Nous avons, à de nombreuses reprises, exprimé des réserves sur les estimations de datation effectuées à partir de textes écrits. Dans le cas présent, un texte probablement authentique daté de 1074 nous apprend qu’un certain Centule V « fonde un prieuré » à Morlaàs. On déduit de la lecture de ce document qu’une église est construite vers 1080. Une telle interprétation pose une foule de questions. La première de ces questions devrait être celle-ci : « Quel est le mot latin du texte authentique qui a été traduit par le français « fonde » ? ». Si nous posons cette question, c’est parce que nous avons plus souvent entendu l’expression « érige en prieuré » qui a un tout autre sens, le mot « fonde « traduisant une création originelle, alors que le mot « érige » exprime un changement de statut.

Face à ces réserves, le seul moyen qui nous reste pour envisager une datation de cet édifice est celui des analyses architecturales et iconographiques.


Le plan de l'image 1 révèle une distorsion des murs de l’église : le mur Nord étant plus court que le mur Sud. On pourrait penser à une distorsion artificielle dûe à un mauvais dessin ou à une prise de vue déformée. Mais ce n’est pas le cas : la suite des explications fournies par le panonceau confirme la réalité de cette distorsion.

L’axe central de la nef et l’axe central du chevet ne sont pas orientés dans la même direction. L’écart est minime, de 1 à 2 degrés, mais suffisant pour poser la question de cet écart. La nef (image 12) semble plus récente que le chevet (images 2 et 13). Mais il ne s’agit probablement que d’une impression dûe au fait que les voûtes de cette nef appartiennent à la période gothique du XIVeou XVesiècle. En effet, la base des piliers (image 1) ne date pas de la même période. Bien au contraire, ces diverses bases à plan différents (circulaire ou rectangulaire), et à écartements différents, montrent bien d’une part que la nef primitive devait être au même emplacement et avec le même axe de symétrie que la nef actuelle. Et d’autre part, que cette nef a dû subir une multiplicité de travaux.

» Rangées affichées

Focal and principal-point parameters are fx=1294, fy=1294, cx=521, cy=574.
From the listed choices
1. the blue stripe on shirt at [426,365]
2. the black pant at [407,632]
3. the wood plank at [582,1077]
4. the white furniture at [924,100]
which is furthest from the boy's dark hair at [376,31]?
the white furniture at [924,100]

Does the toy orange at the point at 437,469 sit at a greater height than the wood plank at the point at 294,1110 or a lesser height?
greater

» Consignes d'exercice
1. Relevez tous les numéros d'image cités dans le texte.
2. Recopiez mot pour mot les rangées, de la ligne contenant « Does the toy » jusqu'à la fin des rangées, ces deux limites comprises.
Les rangées n'ont aucun rapport avec le texte.

» Réponses détaillées
1. 1, 2, 12 et 13.

2.
Does the toy orange at the point at 437,469 sit at a greater height than the wood plank at the point at 294,1110 or a lesser height?
greater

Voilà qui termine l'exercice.